» **Problems**
- A) According to the budget hearing account, who is the ranking Republican on the committee?
- B) Using the budget hearing account, explain why Rep. Leon E. Panetta expects a deficit of at least $120 billion for fiscal 1983.

There were several questions about "credibility," and Rep. David R. Obey (D-Wis.) delivered a blistering attack on what he called the "crude economic Darwinism" of the budget and then refused to ask Stockman any questions on grounds that "very frankly, I wouldn't believe any answers you gave me."
But most of the salvos were aimed more at the budget than the budget director.
"I don't think there's anyone who thinks this budget's going to fly, and anyone who thinks that it will is nuts," said Rep. Leon E. Panetta (D-Calif.). Republicans are supposed to be against borrowing but "all you do is wind up borrowing for your programs," he added.
Moreover, he said, at least half the spending and revenue measures the administration has proposed to keep the deficit to $91.5 billion for next year are in trouble, which would mean a deficit of at least $120 billion for fiscal 1983.
"If we continue on the course we're on today," said Rep. Richard A. Gephardt (D-Mo.), "the deficits will stay high, and we'll wind up with the biggest damn mess you've ever seen."
Jones said the administration has a "major credibility problem" with Congress because of the budget and its projected deficits and warned that the alternative to compromise with Congress will be to "ride our economy and our people down to disaster."
Several Republicans rose to the defense of Stockman and the administration but few if any volunteered all-out support for the budget.
Rep. Delbert L. Latta of Ohio, ranking Republican on the committee, conceded he had been "shocked" by the deficit projections and asked Stockman for suggestions on how to reduce them.
Stockman said Congress should first be concerned with making enough spending cuts to assure that the deficits will not go even higher.

» **Data extract**
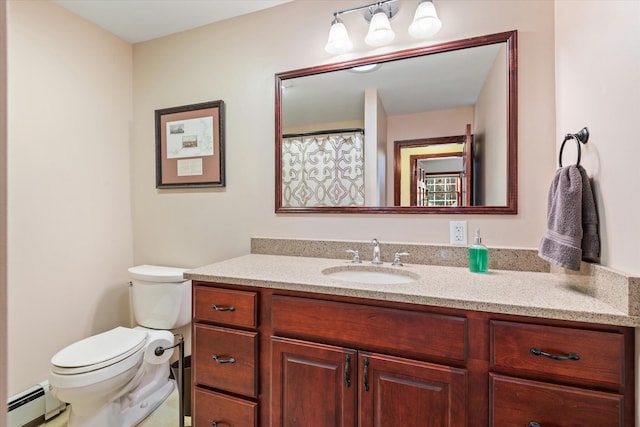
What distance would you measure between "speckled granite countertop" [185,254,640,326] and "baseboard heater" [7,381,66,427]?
1.23 meters

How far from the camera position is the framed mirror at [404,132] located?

» **Task-by-task answers**
- A) Rep. Delbert L. Latta of Ohio.

- B) Panetta says that at least half of the spending and revenue measures the administration proposed to keep next year's deficit to $91.5 billion are in trouble. If those measures fail, the deficit for fiscal 1983 would be at least $120 billion.